TAREAS PEDIDAS>
- A) Di si cada frase coincide con la crítica de La teoría del todo, con sí o no y las palabras exactas del texto que lo deciden: (i) La película la dirigió James Marsh. (ii) Felicity Jones hace el papel de Stephen Hawking. (iii) Jane es la esposa de Hawking.
- B) Según la crítica de La teoría del todo, ¿quién interpreta a Stephen Hawking?
- C) Extrae de la crítica de La teoría del todo el trozo entre "En el delicado" y "cierta voluntad creativa.", ambos incluidos.
====== FRAGMENTO DEL DOCUMENTO ======
En el delicado mundo de los biopics, ese género en sí mismo que cada vez tiene menos de cine y más de atracción de feria, aquella película cuyo personaje sufra mayores limitaciones físicas parece destinada a emborracharse de éxito. Amparada por su carácter pedagógico, se ha convertido en práctica común pasar por alto cualquier defecto en favor de esa capacidad para proclamar las bondades de una celebridad histórica, y La teoría del todo ofrece además un enorme despliegue técnico con el que embellecer las formas (una música que, además de embellecer, sugiere una voluntad de espíritu que a la película le cuesta transmitir por otros canales) e impregnar las imágenes de una cierta voluntad creativa.
Para hablar del film dirigido por James Marsh, que aborda varios años en la vida de Stephen Hawking, es una cuestión capital analizar en profundidad las dos grandes interpretaciones principales que sustentan la película, las de Felicity Jones en el papel de Jane, la esposa del célebre astrofísico y de Eddie Redmayne en el papel del propio Hawking. El actor protagonista se ve obligado, inevitablemente, a consagrar su interpretación a una exhibición externa basada en la imitación de lo real, en la transformación física y en el puro espectáculo de la reencarnación. Felicity Jones no tiene la necesidad de dirigirse hacia la recreación del personaje célebre y convierte su interpretación en un ejercicio actoral proyectado hacia el interior, allí donde sus tímidos gestos y profundas miradas hablan del sacrificio y el sentimiento de entrega de su personaje.
====== DATOS DE ENTRADA ======
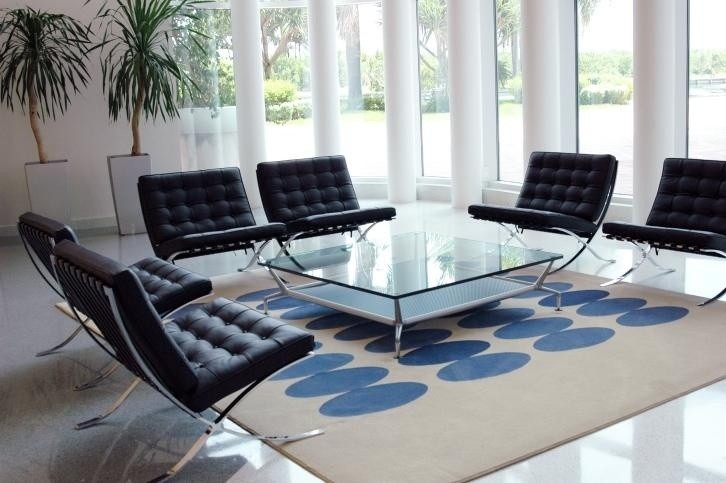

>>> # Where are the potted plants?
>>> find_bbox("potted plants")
======
RESULTADOS>
- A) (i) Sí: "el film dirigido por James Marsh". (ii) No: "Eddie Redmayne en el papel del propio Hawking". (iii) Sí: "Felicity Jones en el papel de Jane, la esposa del célebre astrofísico".

- B) Eddie Redmayne.

- C)
En el delicado mundo de los biopics, ese género en sí mismo que cada vez tiene menos de cine y más de atracción de feria, aquella película cuyo personaje sufra mayores limitaciones físicas parece destinada a emborracharse de éxito. Amparada por su carácter pedagógico, se ha convertido en práctica común pasar por alto cualquier defecto en favor de esa capacidad para proclamar las bondades de una celebridad histórica, y La teoría del todo ofrece además un enorme despliegue técnico con el que embellecer las formas (una música que, además de embellecer, sugiere una voluntad de espíritu que a la película le cuesta transmitir por otros canales) e impregnar las imágenes de una cierta voluntad creativa.